Extrait de page:
■ ■ ■ ■
L’enquête nationale sur les femmes et les filles autochtones disparues et assassinées a conclu que le génocide des peuples autochtones est à la racine de la violence perpétrée contre les femmes et les filles autochtones. Ce génocide est au cœur du rapport de cette enquête nationale, qui soutient que la violence coloniale est en cours et n’est pas seulement un héritage du passé. Ses 231 « appels à la justice » reflètent l’obligation légale de mettre fin au génocide au moyen d’une série de politiques et de procédures.
Les femmes autochtones sont au moins six fois plus susceptibles d’être victimes d’un homicide que les femmes non autochtones.
Les chiffres sont difficiles à établir, car ils ne cessent de croître. Près de deux décennies d’études et de rapports au Canada ont permis de recenser plus de 1 200 noms de femmes autochtones tuées ou disparues. Les femmes autochtones sont au moins six fois plus susceptibles d’être victimes d’un homicide que les femmes non autochtones. En septembre 2016, après des années d’inaction, le gouvernement canadien, de concert avec les 13 gouvernements provinciaux et territoriaux, a mandaté une enquête nationale sur les femmes et les filles autochtones disparues et assassinées pour qu’elle rédige un rapport sur, notamment, « les causes systémiques de toutes les formes de violence – y compris la violence sexuelle – contre les femmes et les filles autochtones au Canada, y compris les causes sociales, économiques, culturelles, institutionnelles et historiques qui contribuent à la violence continue et à la vulnérabilité particulière des femmes et filles autochtones au Canada ».
Le débat qui a suivi était prévisible et se divise en deux camps, selon Heidi Matthews : « ceux qui sont soulagés de voir le public confronté à un raisonnement que les militants et les universitaires autochtones font valoir depuis des années ; et ceux qui soutiennent que le recours au génocide pour décrire la relation du Canada avec ses populations autochtones dilue la signification et l’efficacité du terme ». Ces derniers expriment une profonde répugnance à associer le Canada au « crime des crimes ».
■ ■ ■ ■
Données fournies:
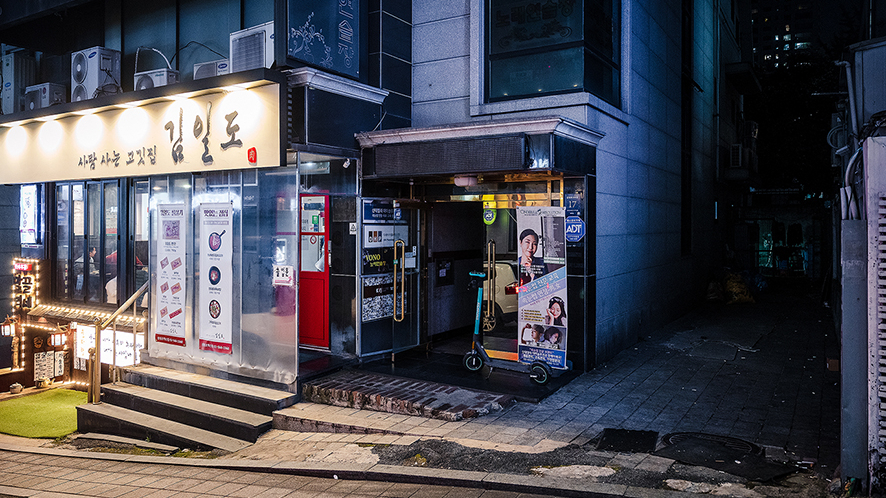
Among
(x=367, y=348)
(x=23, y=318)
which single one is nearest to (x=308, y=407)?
(x=367, y=348)

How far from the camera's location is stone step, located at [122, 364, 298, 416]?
841 centimetres

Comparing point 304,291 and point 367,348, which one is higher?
point 304,291

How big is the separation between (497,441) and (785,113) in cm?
2548

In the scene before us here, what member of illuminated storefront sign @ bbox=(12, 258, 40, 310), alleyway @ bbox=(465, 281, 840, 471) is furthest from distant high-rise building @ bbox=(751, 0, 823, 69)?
illuminated storefront sign @ bbox=(12, 258, 40, 310)

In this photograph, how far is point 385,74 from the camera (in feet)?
33.4

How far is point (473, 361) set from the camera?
9.23 metres

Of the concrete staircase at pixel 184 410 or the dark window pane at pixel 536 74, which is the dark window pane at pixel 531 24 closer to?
the dark window pane at pixel 536 74

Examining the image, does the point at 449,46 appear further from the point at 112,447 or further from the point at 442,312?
the point at 112,447

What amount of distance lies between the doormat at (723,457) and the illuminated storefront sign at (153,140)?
5996 millimetres

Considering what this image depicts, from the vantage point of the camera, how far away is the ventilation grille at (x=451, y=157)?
27.0ft

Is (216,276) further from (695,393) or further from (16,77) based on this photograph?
(16,77)

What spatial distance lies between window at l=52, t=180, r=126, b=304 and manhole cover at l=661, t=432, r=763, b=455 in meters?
11.4

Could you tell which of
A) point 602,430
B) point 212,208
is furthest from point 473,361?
point 212,208

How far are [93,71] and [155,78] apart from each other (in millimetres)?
2030
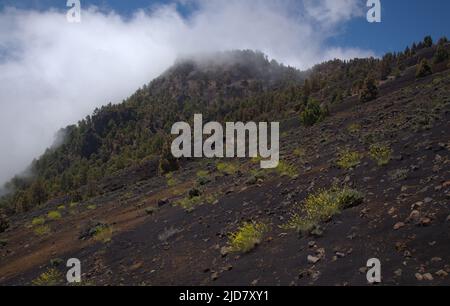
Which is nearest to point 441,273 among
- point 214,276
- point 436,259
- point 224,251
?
point 436,259

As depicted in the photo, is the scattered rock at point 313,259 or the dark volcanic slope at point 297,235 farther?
the scattered rock at point 313,259

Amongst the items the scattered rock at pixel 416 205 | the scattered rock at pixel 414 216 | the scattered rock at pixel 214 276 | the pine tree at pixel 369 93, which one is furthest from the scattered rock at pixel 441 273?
the pine tree at pixel 369 93

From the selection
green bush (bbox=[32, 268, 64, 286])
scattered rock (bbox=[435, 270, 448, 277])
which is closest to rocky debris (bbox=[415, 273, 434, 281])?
scattered rock (bbox=[435, 270, 448, 277])

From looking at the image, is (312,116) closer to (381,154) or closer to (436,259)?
(381,154)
■ ■ ■ ■
Consignes de travail:
a) Indiquez si chacune des affirmations suivantes concorde avec l'extrait sur l'enquête nationale, en répondant par oui ou par non et en citant les mots de l'extrait qui tranchent : (i) le rapport de l'enquête compte 231 « appels à la justice » ; (ii) le gouvernement canadien a mandaté l'enquête seul, sans les provinces ni les territoires ; (iii) selon Heidi Matthews, le débat qui a suivi se divise en trois camps.
b) Résumez en deux phrases l'extrait sur l'enquête nationale.
c) Reprenez l'extrait sur l'enquête nationale après sa dernière phrase et poursuivez-en la rédaction.

Résultats attendus:
a)
(i) Oui : « Ses 231 « appels à la justice » reflètent l’obligation légale de mettre fin au génocide ».
(ii) Non : « le gouvernement canadien, de concert avec les 13 gouvernements provinciaux et territoriaux, a mandaté une enquête nationale ».
(iii) Non : « Le débat qui a suivi était prévisible et se divise en deux camps, selon Heidi Matthews ».

b) L’enquête nationale sur les femmes et les filles autochtones disparues et assassinées a été mandatée en septembre 2016 par le gouvernement canadien et les 13 gouvernements provinciaux et territoriaux. Elle a conclu que le génocide des peuples autochtones est à la racine de la violence contre ces femmes et ces filles, et, selon Heidi Matthews, le débat qui a suivi oppose ceux qui sont soulagés de voir ce raisonnement présenté au public à ceux qui jugent que le terme de génocide, appliqué au Canada, en dilue la signification et l’efficacité.

c)
On a donné aux Canadiens une histoire d’eux-mêmes qui n’est pas exacte.
Cette division, également présente dans la communauté des juristes, illustre, à notre avis, la profonde divergence des connaissances et des expériences par rapport à notre passé colonial et de son héritage. Collectivement, on a donné aux Canadiens une histoire d’eux-mêmes qui n’est pas exacte. Mais cette scission vient aussi d’une conception restrictive du génocide en droit international, qui est souvent tenue pour acquise.
Comprendre le génocide colonial
La Commission nationale d’enquête a publié un rapport complémentaire sur le fondement juridique de l’utilisation du terme génocide. La définition adoptée a été bien accueillie par le Rapporteur spécial des Nations unies sur les droits des peuples autochtones, tandis que le Haut Commissaire des Nations unies aux droits de l’homme et l’Organisation des États américains ont lancé des appels à l’action et à un examen plus approfondi.
Le génocide colonial est un processus lent. Contrairement aux paradigmes traditionnels du génocide, comme l’Holocauste et le génocide au Rwanda.
Pour comprendre la véritable nature du génocide, nous devons nous dissocier des notions courantes à son sujet. Le génocide colonial est un processus lent. Contrairement aux paradigmes traditionnels du génocide, comme l’Holocauste et le génocide au Rwanda, qui ont eu lieu pendant des périodes déterminées et ont été caractérisés par des massacres de masse, l’intention coloniale de détruire les peuples autochtones a eu lieu insidieusement et au fil des siècles. Elle est structurelle, systémique, fait appel à des tactiques variées et traverse de multiples administrations et dirigeants politiques.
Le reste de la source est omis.